I think you are misunderstanding what I said. The circumstance that conferred American citizenship on a person born in the Canal Zone was the American citizenship of the parents, not the fact that they were born in the Canal Zone. Children of Panamanian, or Jamaican, or French parents who were born in the Canal Zone did not obtain American citizenship, unlike those of like parentage who are born within the territory of the US. This is what I meant when I said that “being born in the Canal Zone did not in and of itself confer US citizenship.”

There were a few small technicalities regarding citizenship associated with the Canal Zone, mainly that the Canal Zone-born child of a US citizen did not have the requirement of having to live in the US for some period in order to pass on US citizenship to his or her own children, which would otherwise apply. However, as far as conferring US citizenship, being born to US parents in the Canal Zone was pretty much the same as being born to US parents in Costa Rica.

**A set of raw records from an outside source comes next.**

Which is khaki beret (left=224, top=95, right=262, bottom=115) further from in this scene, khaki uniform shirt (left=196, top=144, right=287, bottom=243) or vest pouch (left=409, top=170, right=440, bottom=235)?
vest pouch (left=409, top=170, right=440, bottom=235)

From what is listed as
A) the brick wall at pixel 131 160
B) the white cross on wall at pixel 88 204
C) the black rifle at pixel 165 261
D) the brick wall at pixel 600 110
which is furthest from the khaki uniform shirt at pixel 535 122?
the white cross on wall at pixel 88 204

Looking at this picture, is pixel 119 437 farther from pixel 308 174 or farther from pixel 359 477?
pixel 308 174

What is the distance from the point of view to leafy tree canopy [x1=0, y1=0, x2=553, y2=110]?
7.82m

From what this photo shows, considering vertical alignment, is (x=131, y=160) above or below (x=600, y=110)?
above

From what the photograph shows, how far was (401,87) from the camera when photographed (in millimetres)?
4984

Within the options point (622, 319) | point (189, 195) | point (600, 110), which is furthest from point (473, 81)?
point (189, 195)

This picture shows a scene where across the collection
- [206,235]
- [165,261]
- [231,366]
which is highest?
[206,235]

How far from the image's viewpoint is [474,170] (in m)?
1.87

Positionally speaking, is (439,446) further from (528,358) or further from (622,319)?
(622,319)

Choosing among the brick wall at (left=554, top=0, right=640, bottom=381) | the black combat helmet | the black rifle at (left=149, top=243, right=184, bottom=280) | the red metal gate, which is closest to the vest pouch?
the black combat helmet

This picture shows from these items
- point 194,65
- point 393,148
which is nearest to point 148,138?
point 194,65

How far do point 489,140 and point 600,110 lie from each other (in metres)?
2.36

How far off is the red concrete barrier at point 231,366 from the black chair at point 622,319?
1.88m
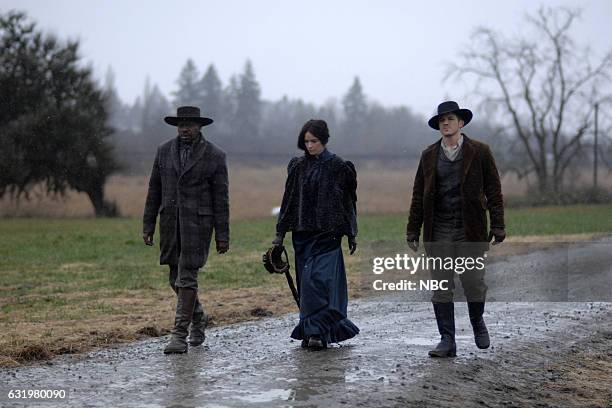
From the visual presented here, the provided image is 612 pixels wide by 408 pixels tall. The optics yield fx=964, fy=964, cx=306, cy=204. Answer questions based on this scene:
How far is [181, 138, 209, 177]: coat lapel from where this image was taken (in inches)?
337

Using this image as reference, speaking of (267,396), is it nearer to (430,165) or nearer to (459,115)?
(430,165)

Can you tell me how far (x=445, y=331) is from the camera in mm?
8133

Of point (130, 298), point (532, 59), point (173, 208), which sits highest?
point (532, 59)

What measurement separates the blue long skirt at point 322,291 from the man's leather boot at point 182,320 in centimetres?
96

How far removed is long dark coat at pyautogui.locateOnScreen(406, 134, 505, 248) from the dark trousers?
68 mm

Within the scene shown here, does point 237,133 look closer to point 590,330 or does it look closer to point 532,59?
point 532,59

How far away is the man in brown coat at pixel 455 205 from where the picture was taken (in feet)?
26.2

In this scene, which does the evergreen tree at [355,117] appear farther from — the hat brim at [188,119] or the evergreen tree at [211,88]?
the hat brim at [188,119]

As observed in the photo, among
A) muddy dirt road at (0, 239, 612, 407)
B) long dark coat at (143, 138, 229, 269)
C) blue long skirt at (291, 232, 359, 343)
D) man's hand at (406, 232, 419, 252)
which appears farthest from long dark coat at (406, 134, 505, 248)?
long dark coat at (143, 138, 229, 269)

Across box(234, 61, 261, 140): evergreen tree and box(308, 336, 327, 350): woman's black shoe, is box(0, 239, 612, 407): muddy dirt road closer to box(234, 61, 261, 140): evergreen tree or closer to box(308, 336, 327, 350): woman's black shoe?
box(308, 336, 327, 350): woman's black shoe

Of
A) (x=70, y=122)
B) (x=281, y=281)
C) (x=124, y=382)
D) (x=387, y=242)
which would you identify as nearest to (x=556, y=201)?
(x=70, y=122)

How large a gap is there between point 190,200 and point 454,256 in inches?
93.9

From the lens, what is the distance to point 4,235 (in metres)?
31.1

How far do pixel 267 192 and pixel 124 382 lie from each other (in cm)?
5225
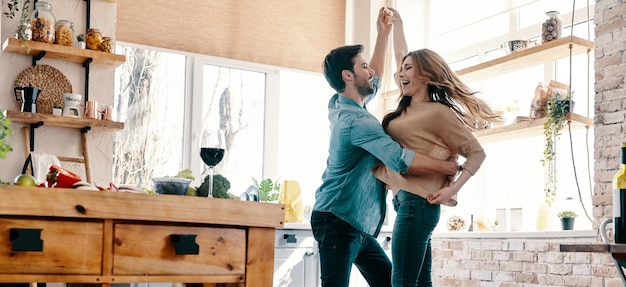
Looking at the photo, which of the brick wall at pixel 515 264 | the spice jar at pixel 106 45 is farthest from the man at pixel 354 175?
the spice jar at pixel 106 45

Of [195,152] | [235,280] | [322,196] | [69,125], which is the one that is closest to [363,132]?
[322,196]

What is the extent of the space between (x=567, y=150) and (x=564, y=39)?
2.46 feet

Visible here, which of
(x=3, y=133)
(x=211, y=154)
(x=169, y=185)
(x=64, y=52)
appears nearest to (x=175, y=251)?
(x=169, y=185)

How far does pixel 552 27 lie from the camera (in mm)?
4727

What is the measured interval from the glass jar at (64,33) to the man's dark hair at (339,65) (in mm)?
2185

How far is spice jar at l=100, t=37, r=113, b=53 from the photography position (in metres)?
4.69

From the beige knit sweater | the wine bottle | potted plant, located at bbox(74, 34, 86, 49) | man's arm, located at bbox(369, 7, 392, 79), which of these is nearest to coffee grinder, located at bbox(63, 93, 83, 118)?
potted plant, located at bbox(74, 34, 86, 49)

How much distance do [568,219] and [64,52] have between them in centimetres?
312

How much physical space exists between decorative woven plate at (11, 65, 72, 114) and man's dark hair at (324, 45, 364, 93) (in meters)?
2.22

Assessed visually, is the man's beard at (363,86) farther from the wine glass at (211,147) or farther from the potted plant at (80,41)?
the potted plant at (80,41)

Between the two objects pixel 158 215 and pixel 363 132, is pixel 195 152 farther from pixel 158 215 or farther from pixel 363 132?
pixel 158 215

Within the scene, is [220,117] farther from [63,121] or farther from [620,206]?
[620,206]

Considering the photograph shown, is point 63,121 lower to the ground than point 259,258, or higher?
higher

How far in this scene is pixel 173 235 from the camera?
1.98 meters
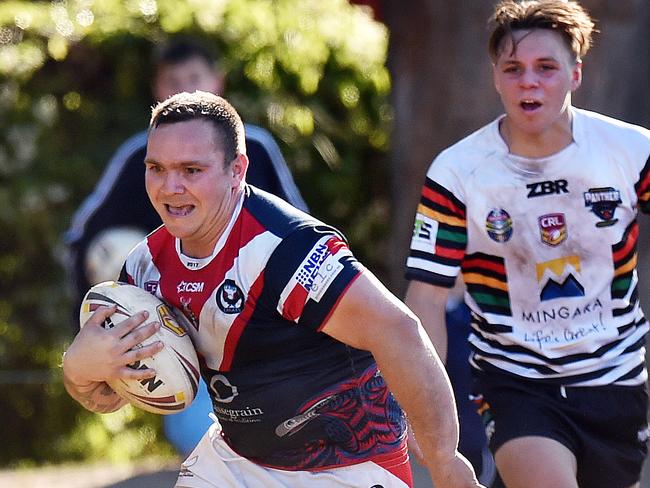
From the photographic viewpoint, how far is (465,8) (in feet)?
25.3

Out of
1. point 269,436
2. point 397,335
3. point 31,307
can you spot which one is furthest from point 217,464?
point 31,307

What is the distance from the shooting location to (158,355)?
3.92 metres

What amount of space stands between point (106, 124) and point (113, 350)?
494 centimetres

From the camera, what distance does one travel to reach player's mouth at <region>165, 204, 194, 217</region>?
3878 millimetres

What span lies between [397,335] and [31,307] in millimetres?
5451

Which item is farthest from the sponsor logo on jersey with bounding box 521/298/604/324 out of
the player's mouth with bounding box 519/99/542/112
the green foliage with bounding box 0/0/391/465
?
the green foliage with bounding box 0/0/391/465

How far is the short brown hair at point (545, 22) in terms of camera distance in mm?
4742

The Hay-Bunau-Varilla Treaty of 1903, which created the Canal Zone, gave the US the right to act as if it were sovereign in the Zone. It did not, however, actually transfer the land to become a part of the US; the Zone remained, technically speaking, part of Panama. Incidentally, Panama regards anyone born in the Canal Zone as a Panamanian citizen. I am not sure if there was some time limit on filing, but I think that John McCain could probably qualify as a “natural born” citizen of Panama.

Well, let’s consider that Austria was an Allied/US occupied nation in 1947, when Arnie was born.

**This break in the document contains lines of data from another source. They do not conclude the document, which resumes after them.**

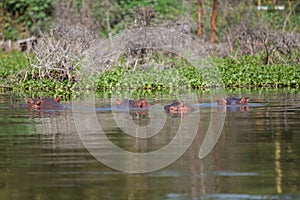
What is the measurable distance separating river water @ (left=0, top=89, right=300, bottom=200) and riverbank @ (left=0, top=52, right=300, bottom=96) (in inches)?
332

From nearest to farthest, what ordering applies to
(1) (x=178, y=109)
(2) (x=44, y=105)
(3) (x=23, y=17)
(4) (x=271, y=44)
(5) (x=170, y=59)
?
1. (1) (x=178, y=109)
2. (2) (x=44, y=105)
3. (5) (x=170, y=59)
4. (4) (x=271, y=44)
5. (3) (x=23, y=17)

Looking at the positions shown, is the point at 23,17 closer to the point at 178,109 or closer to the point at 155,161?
the point at 178,109

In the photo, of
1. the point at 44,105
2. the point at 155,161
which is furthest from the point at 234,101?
the point at 155,161

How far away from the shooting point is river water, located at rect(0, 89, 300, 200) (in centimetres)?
930

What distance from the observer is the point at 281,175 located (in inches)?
397

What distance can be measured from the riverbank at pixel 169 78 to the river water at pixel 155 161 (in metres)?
8.44

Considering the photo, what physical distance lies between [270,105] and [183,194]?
1026 centimetres

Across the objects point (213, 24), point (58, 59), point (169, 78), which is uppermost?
point (213, 24)

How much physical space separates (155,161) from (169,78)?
1570 cm

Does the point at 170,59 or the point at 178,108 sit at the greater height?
the point at 170,59

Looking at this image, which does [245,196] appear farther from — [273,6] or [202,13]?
[273,6]

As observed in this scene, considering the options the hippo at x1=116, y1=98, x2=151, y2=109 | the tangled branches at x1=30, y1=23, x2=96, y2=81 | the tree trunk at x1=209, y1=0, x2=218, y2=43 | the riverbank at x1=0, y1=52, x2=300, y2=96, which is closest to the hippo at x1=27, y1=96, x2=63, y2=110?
the hippo at x1=116, y1=98, x2=151, y2=109

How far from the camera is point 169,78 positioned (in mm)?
26859

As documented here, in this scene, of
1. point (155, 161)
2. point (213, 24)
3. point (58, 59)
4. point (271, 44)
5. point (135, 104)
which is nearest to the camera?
point (155, 161)
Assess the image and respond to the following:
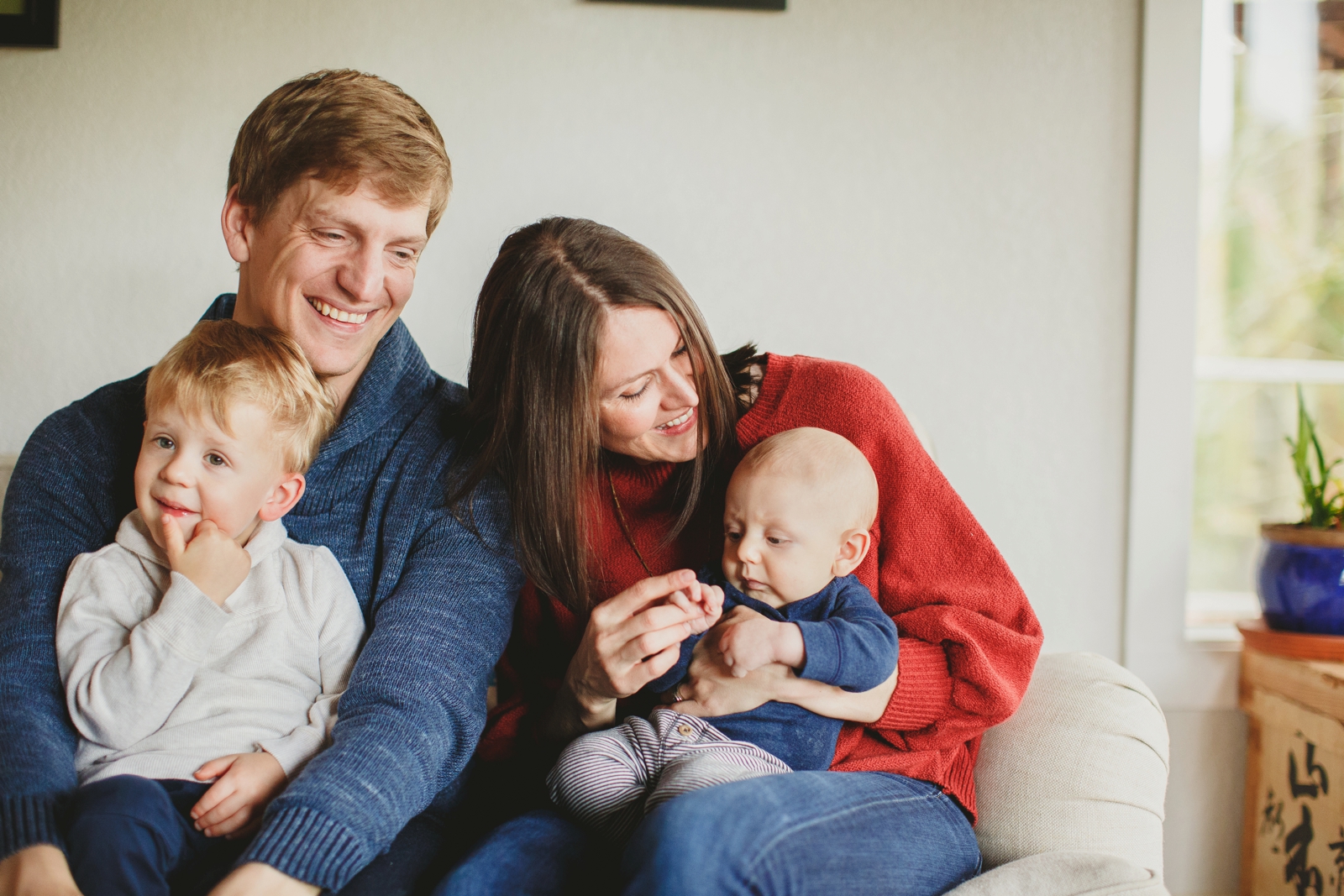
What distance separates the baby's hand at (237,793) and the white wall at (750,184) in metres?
1.03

If Congress can make dudes in the Canal Zone “natural born” citizens, they can make those in other US occupied territories Citizens as well. Why not? :confused:

:smack:

You seem to be having a really hard time with this concept. They were citizens because their parents were US citizens, NOT because they were born in the Canal Zone. Arnold’s parents were not US citizens. The circumstances are not comparable in the least.

I’m sensing that someone wants to see Arnie run for president.

Exapno, are you aware that a person born in the United States is an American citizen, regardless of the citizenship of his or her parents? For example, if two illegal immigrants from Mexico have a son in Los Angeles, then the child is an American citizen, even though his parents are Mexican citizens and not even legal residents in the United States. But this is only true in the actual United States, not in areas under the control of the United States. That’s the point Colibri and I were making; that a person born in the Canal Zone (or occupied Japan) is not automatically an American citizen just because they were born in an American-controlled area. This was in response to those posters who seemed to believe otherwise.

Yes, I see that now.

Whether the Panama Canal Zone was part of the United States was itself the issue that had long been in dispute. Citizenship was merely one aspect of the rights that were in dispute.

The question of whether those residing in U.S. territories, possessions, or other lands should have all the constitutional rights is examined in Andro Linklater’s The Fabric of America, which I fortuitously just finished reading. A Supreme Court decision essentially said that while they *should * have them, reality dictated that it was too difficult to do so, and tough luck. This was from a case in the Philippines from around that same 1903 time period.

I also took a closer look at section 1401, and realized that while I had thought that the only condition needed for citizen status of a foreign birth was the citizenship of one parent, there are in fact time limits involved for how long that parent had been out of the country, which explains why section 1403 is not merely redundant. 1401 and 1403 together would be high barriers for anyone saying that McCain was not a citizen to get around, although I recognize the lack of case law on the issue.

ETA: Took a while to poke around the internet so just noticed Little Nemo’s post. My objection was to Colibri’s wording, which he’s clarified, and we both agree about its correctness. Your bringing in Japan remains a mistake.

No one is saying he isn’t a citizen, or even a natural-born citizen under statute. They are saying that he may not be an Article II natural-born citizen, a subject to which Congressional statutes do not (and really cannot) speak–McCaskill’s bill notwithstanding.